Uncle Wiggily and 
The Mock Turtle



CHAPTER ELEVEN


"Oh, Uncle Wiggily! Will you please take me with you this morning?" asked a little voice, somewhere down near the lower, or floor-end, of the old rabbit gentleman's rheumatism crutch, as Mr. Longears sat at the breakfast table in his hollow stump bungalow. "Please take me with you!"

"Well, who are you, and where do you want to be taken?" asked the bunny.

"Oh, I'm Squeaky-Eeky, the little cousin mouse," was the answer, "and I want you to take me with you on one of your walks, so I can have an adventure as you do with Alice in Wonderland."

"But perhaps I may not see Alice in Wonderland today," spoke Uncle Wiggily. "I do not always have that pleasure."
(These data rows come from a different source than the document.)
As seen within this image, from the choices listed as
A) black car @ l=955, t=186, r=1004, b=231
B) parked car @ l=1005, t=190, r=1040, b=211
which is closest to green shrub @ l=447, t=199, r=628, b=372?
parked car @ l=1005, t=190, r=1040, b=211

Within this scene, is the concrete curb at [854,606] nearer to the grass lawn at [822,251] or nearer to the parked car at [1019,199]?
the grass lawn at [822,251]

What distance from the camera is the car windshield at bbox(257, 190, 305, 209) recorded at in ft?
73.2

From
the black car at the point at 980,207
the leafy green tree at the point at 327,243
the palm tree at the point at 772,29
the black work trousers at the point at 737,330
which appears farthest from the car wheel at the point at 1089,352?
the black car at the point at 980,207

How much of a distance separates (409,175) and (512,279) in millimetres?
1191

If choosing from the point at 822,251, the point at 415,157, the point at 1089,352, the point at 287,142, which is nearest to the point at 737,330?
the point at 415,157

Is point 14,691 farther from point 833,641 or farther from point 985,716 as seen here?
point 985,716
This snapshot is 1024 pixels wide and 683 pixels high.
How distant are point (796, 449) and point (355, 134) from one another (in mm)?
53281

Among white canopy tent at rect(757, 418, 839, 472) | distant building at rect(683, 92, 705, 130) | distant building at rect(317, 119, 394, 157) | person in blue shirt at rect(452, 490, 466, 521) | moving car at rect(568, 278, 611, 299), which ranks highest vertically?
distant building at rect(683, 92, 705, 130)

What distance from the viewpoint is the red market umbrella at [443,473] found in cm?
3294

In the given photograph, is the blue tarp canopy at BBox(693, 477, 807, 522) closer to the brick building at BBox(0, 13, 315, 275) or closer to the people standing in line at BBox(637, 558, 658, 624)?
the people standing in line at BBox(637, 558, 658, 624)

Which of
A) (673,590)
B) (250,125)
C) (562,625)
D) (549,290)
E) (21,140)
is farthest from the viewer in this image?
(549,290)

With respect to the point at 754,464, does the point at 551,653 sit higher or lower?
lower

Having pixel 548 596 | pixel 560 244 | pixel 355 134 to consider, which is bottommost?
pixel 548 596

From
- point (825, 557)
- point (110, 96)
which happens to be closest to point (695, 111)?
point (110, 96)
"Well, then, perhaps we'll see the Baby or the Duchess, or the Gryphon or some of the funny folk who make such jolly fun with you," went on Squeaky-Eeky. "I have a holiday from school today, because they are painting the blackboards white, and I'd like to come with you."

"Come along then!" cried Uncle Wiggily, giving the little cousin mouse a bit of cheese cake with some lettuce sugar sprinkled over the top. "We'll see what sort of adventure happens today."

So, calling good-bye to Nurse Jane Fuzzy Wuzzy, the muskrat lady housekeeper, Uncle Wiggily and Squeaky-Eeky started off over the fields and through the woods. They had not gone very far before, all at once, as they walked along a little path under the trees they saw a funny thing lying near a clump of ferns.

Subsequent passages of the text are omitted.